▶ [Working data]:
# # # #
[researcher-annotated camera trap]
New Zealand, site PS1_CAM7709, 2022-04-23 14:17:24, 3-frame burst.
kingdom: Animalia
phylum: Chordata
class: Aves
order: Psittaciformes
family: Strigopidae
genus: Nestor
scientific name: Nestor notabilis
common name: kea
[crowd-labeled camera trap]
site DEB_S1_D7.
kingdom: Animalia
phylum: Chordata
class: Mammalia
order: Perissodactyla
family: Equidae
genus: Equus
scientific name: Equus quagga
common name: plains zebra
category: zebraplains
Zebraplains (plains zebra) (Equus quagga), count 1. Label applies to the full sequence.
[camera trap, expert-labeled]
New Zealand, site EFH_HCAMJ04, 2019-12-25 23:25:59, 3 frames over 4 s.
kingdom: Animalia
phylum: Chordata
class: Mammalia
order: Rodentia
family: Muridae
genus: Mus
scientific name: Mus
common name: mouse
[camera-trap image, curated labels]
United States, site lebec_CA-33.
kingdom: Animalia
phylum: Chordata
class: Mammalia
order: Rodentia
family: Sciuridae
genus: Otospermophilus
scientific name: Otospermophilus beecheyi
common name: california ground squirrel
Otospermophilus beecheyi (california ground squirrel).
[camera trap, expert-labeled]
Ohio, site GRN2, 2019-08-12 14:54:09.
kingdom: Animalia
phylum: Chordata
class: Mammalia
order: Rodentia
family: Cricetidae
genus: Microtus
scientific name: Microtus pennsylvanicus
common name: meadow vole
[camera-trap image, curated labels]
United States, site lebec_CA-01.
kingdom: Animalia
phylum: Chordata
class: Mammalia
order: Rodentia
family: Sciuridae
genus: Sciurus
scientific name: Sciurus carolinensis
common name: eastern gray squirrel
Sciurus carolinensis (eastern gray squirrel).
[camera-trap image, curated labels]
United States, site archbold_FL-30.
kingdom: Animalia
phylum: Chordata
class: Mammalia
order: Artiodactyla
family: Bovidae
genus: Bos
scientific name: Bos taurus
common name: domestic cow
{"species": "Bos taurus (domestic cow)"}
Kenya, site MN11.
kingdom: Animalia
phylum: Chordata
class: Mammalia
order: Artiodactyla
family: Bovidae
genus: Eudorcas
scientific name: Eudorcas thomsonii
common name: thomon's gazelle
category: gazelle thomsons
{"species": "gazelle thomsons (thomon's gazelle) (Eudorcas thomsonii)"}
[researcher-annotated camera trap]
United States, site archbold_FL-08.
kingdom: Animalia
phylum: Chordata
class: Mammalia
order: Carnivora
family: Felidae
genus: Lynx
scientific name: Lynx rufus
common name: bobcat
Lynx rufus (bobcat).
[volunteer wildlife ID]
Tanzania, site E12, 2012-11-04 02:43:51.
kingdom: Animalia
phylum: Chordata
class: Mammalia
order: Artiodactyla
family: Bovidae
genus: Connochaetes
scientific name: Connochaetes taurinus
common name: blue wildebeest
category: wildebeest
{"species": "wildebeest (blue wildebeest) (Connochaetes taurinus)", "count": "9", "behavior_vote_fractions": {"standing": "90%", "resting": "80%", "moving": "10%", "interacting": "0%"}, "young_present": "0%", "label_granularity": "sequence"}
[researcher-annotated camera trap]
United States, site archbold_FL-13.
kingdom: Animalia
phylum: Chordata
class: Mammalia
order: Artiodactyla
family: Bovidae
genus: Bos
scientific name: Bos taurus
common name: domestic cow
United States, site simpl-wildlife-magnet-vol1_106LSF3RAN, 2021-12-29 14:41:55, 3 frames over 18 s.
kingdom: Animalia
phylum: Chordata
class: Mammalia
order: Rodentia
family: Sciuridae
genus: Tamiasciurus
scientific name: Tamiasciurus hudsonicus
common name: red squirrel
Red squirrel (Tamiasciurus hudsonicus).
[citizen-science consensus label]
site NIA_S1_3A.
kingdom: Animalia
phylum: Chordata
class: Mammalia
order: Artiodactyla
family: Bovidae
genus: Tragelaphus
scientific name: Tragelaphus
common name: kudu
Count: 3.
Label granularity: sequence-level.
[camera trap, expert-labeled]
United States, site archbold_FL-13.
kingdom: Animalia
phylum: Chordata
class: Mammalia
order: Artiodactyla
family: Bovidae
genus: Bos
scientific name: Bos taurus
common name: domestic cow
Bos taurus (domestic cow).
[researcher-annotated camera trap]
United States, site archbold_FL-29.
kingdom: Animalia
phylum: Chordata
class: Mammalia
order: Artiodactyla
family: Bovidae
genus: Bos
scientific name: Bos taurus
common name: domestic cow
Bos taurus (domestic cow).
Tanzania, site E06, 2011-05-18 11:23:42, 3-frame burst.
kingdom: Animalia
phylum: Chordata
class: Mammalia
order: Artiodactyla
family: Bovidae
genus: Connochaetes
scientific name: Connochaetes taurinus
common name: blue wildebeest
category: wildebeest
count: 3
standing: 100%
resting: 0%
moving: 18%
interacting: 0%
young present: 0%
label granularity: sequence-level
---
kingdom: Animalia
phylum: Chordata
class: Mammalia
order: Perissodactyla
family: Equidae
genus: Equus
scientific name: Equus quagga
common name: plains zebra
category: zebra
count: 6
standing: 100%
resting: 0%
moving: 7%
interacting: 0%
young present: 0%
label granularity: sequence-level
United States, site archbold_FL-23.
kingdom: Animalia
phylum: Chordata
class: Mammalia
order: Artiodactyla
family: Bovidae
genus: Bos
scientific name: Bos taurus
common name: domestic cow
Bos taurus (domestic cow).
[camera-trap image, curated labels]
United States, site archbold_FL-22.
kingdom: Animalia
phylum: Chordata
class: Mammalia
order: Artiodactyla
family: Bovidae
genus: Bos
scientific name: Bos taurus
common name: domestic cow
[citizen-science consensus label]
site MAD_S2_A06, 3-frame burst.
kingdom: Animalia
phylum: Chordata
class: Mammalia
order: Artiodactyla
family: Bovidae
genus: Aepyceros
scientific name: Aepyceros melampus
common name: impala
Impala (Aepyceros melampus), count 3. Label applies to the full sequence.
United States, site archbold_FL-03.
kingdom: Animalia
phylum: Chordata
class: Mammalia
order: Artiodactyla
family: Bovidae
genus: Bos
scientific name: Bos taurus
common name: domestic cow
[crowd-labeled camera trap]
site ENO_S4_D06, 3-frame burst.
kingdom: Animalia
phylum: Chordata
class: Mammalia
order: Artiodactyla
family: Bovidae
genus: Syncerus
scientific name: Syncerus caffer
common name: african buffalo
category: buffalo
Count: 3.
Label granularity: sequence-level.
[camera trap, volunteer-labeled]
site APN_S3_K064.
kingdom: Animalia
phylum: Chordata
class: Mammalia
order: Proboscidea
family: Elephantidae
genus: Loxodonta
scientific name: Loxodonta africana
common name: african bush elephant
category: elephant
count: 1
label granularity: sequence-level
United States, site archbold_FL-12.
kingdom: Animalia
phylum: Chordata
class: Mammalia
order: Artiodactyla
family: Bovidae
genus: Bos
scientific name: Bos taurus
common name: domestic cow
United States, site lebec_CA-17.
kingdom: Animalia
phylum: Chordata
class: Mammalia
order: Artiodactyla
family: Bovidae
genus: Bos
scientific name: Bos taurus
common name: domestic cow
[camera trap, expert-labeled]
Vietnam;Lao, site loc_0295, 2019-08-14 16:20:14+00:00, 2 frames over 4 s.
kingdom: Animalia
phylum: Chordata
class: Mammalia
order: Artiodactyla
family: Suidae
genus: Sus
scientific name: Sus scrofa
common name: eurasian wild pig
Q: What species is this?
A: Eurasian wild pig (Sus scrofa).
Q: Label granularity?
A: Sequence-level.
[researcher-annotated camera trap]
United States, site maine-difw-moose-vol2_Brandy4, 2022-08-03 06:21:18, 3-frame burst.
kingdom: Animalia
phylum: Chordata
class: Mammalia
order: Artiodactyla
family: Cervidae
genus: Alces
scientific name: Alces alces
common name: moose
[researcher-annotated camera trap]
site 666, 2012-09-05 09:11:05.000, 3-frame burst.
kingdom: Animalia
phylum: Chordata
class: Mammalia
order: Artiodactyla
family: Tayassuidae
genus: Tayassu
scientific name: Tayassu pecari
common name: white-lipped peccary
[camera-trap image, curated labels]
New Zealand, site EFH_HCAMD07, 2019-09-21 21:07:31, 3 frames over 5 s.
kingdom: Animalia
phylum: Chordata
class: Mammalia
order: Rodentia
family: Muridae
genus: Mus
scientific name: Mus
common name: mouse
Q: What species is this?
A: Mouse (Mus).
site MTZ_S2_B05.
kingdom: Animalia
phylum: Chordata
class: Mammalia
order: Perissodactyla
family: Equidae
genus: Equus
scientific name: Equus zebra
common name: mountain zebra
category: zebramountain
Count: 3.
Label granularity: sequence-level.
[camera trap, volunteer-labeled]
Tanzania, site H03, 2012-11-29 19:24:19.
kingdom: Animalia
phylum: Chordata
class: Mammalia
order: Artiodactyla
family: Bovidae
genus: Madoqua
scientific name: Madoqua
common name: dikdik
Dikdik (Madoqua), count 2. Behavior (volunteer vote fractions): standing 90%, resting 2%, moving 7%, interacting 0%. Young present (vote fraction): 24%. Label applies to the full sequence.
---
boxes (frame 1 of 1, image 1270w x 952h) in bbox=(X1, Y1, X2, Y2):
# # # #
▶ [What is needed]:
What you output must match the lines from the beginning of the material through the line with "scientific name: Otospermophilus beecheyi" exactly, both ends included.

▶ [Solution]:
[researcher-annotated camera trap]
New Zealand, site PS1_CAM7709, 2022-04-23 14:17:24, 3-frame burst.
kingdom: Animalia
phylum: Chordata
class: Aves
order: Psittaciformes
family: Strigopidae
genus: Nestor
scientific name: Nestor notabilis
common name: kea
[crowd-labeled camera trap]
site DEB_S1_D7.
kingdom: Animalia
phylum: Chordata
class: Mammalia
order: Perissodactyla
family: Equidae
genus: Equus
scientific name: Equus quagga
common name: plains zebra
category: zebraplains
Zebraplains (plains zebra) (Equus quagga), count 1. Label applies to the full sequence.
[camera trap, expert-labeled]
New Zealand, site EFH_HCAMJ04, 2019-12-25 23:25:59, 3 frames over 4 s.
kingdom: Animalia
phylum: Chordata
class: Mammalia
order: Rodentia
family: Muridae
genus: Mus
scientific name: Mus
common name: mouse
[camera-trap image, curated labels]
United States, site lebec_CA-33.
kingdom: Animalia
phylum: Chordata
class: Mammalia
order: Rodentia
family: Sciuridae
genus: Otospermophilus
scientific name: Otospermophilus beecheyi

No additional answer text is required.